LitCharts assigns a color and icon to each theme in Incidents in the Life of a Slave Girl, which you can use to track the themes throughout the work.
The Dehumanizing Effects of Slavery
Sexual Virtue and Sexual Abuse
Motherhood and Family
Christianity
Women
Summary
Analysis
After some time, Linda receives a letter supposedly written by one of the young Flint sons. He encourages her to come home, where will be “reinstated in our affections” and greeted with “tears of joy.” Moreover, he apprises her of Aunt Nancy’s death (not realizing that Linda was there when it happened), saying that she showed the family how to live a faithful and “Christian life” and how to die tranquilly. The letter concludes by saying that Dr. Flint will agree to sell Linda if she returns. Linda suspects the letter is actually written by Dr. Flint, with whose handwriting she is familiar.
Linda’s portrayal of Aunt Nancy’s death is diametrically opposed to the narrative put forth in this letter – it affirms her desire to escape and her outrage at the injustice of life under slavery. To her, Nancy exemplified Christian values through her selflessness and bravery in helping her fugitive niece. Contrasts like this show the enormous discrepancies between narratives of slaveholders and slaves – making clear the necessity of first-hand accounts like this one.
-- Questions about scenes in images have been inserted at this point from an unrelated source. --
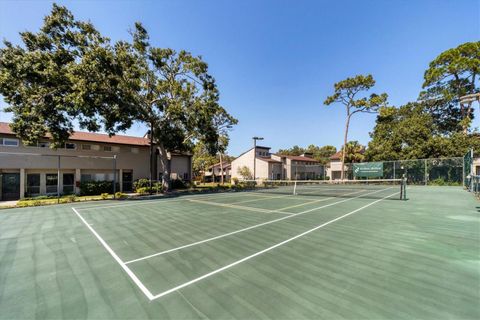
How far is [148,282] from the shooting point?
4.11 m

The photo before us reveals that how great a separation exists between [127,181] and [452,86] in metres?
54.9

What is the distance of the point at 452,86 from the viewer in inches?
1393

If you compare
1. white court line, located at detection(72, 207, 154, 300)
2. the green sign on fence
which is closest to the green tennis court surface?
white court line, located at detection(72, 207, 154, 300)

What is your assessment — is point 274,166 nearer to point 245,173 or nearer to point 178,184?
point 245,173

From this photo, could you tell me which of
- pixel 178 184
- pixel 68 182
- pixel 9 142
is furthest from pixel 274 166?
pixel 9 142

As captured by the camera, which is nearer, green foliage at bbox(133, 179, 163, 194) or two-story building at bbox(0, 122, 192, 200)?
two-story building at bbox(0, 122, 192, 200)

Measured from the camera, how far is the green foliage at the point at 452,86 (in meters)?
31.5

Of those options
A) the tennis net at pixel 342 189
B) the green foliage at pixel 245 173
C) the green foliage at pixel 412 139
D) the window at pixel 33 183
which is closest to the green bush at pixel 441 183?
the tennis net at pixel 342 189

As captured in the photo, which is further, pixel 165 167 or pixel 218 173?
pixel 218 173

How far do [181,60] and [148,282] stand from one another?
24.7 meters

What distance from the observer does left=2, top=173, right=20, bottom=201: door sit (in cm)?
1962

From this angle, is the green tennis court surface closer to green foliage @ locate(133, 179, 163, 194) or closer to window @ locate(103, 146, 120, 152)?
green foliage @ locate(133, 179, 163, 194)

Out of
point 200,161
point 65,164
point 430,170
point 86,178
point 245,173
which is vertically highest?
point 200,161

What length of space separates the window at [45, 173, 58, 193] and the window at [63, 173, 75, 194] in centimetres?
74
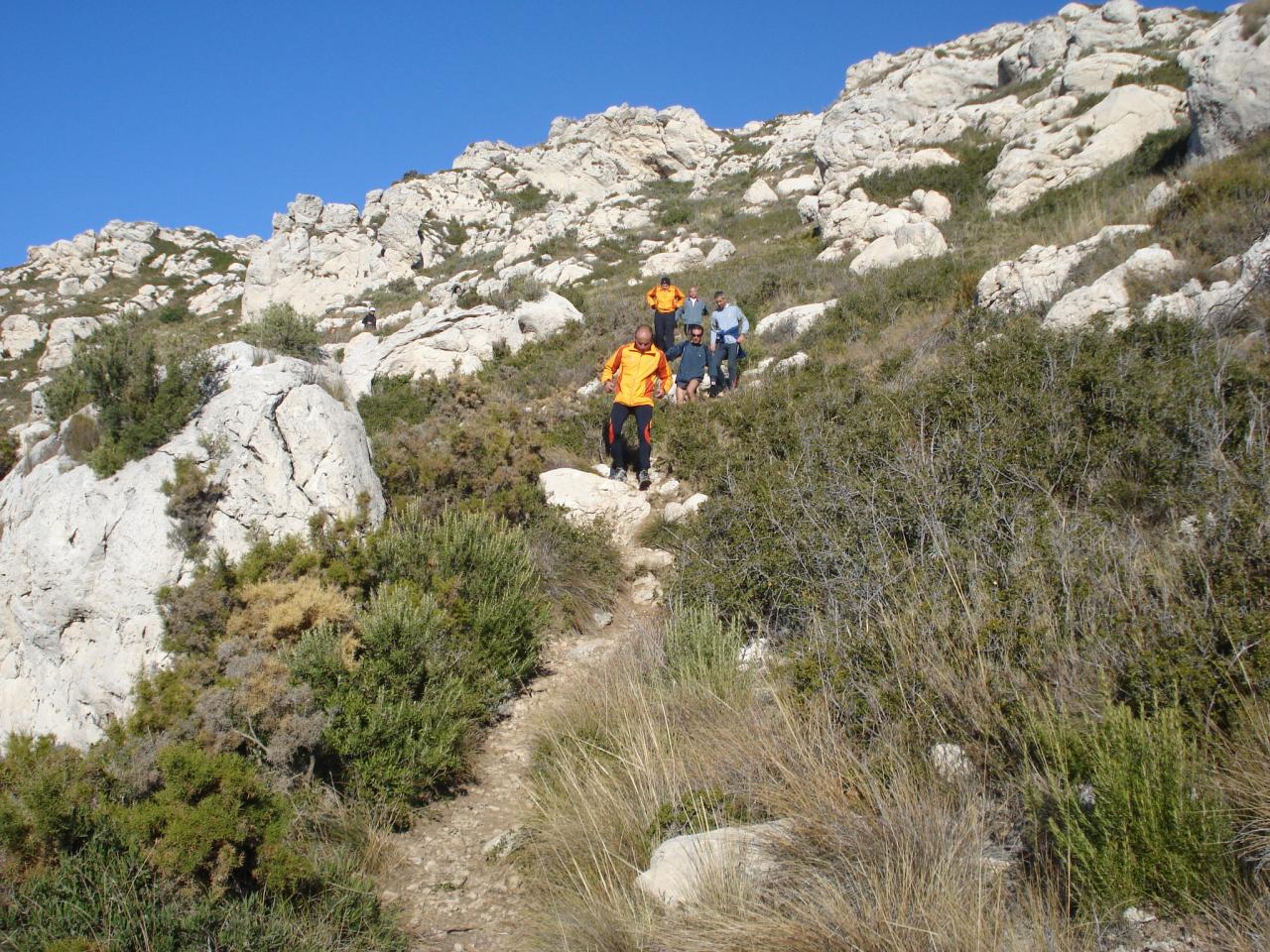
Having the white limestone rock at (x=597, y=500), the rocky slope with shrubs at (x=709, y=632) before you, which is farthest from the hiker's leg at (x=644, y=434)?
the rocky slope with shrubs at (x=709, y=632)

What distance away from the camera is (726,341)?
11.0m

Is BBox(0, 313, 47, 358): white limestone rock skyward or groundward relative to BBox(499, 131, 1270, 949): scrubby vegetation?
skyward

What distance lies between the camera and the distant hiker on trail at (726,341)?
1087 centimetres

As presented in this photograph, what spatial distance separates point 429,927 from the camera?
3.25 metres

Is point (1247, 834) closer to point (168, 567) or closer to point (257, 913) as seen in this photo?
point (257, 913)

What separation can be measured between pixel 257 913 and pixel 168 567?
326 centimetres

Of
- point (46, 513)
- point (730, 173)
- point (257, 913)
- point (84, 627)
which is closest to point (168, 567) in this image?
point (84, 627)

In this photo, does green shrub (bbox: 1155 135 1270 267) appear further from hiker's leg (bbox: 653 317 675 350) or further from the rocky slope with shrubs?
hiker's leg (bbox: 653 317 675 350)

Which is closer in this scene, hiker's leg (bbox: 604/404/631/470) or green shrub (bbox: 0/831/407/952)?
green shrub (bbox: 0/831/407/952)

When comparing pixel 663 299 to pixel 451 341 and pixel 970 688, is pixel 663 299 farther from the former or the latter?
pixel 970 688

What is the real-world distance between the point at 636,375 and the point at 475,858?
584 centimetres

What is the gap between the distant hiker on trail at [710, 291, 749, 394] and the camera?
1087 centimetres

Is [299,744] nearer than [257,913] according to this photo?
No

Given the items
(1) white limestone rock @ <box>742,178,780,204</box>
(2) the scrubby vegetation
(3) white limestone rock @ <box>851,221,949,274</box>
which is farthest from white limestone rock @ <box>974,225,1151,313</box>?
(1) white limestone rock @ <box>742,178,780,204</box>
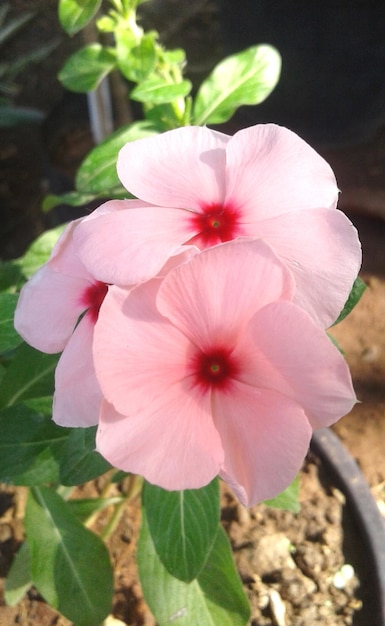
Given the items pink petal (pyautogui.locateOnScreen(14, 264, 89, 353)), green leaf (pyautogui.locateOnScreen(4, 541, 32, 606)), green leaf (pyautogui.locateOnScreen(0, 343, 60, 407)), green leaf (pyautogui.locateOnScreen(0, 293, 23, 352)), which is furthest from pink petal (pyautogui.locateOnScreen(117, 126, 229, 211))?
green leaf (pyautogui.locateOnScreen(4, 541, 32, 606))

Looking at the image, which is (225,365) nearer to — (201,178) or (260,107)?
(201,178)

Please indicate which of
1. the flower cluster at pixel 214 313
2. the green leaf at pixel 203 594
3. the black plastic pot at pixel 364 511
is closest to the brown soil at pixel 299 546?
the black plastic pot at pixel 364 511

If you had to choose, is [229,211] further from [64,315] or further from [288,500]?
[288,500]

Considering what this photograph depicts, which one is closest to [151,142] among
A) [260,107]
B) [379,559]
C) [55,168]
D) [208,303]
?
[208,303]

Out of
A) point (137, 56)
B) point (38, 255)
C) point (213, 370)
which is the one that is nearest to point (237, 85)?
point (137, 56)

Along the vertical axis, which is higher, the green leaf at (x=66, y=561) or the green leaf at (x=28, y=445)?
the green leaf at (x=28, y=445)

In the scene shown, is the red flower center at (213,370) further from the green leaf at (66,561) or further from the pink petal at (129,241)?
the green leaf at (66,561)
Soon afterwards, she receives another letter from a family friend, warning her that Dr. Flint is again coming north. Without telling Mrs. Bruce why, Linda goes to Boston for two weeks, writing to Grandmother that if she sends Benny north, he should go to Boston. One morning she wakes up to a knock on the door and finds her son, just arrived. Linda says that no one except another slave mother could imagine the joy she feels.
On this occasion, Linda highlights the universality of maternal love and the uniqueness of her own feelings, given the huge obstacles she’s faced in arriving at this reunion. She thus creates a link with her reader while compelling them to truly appreciate her story.
Chattering away, Benny asks when Ellen is going to come live with them. He’s been to see her in Brooklyn on the way north, and she looked sad. Linda spends the day buying her son clothes and hearing about the journey.
Benny’s innocent questions remind Linda and the reader of the many obstacles remaining before she and her children can live together peacefully.
Meanwhile, Dr. Flint visits New York and tries to learn where Linda is, but is unsuccessful. As soon as she knows he’s left, she returns to her job, leaving Benny with William in Boston. She enjoys her work and feels very secure in the Bruce household; but as summer approaches and she has to take Mary for daily walks, she becomes afraid that one of the many Southerners living in the city will recognize her. She says that both “snakes and slaveholders” are more troublesome in hot weather.
Linda’s reference to snakes recalls her disastrous episode in the swamp, just after she ran away. This connection makes clear that, because the North doesn’t adequately protect fugitive slaves, she’s still in the midst of the escape she began so many years ago – she hasn’t, as she assumed when she reached Philadelphia, arrived at definitive freedom.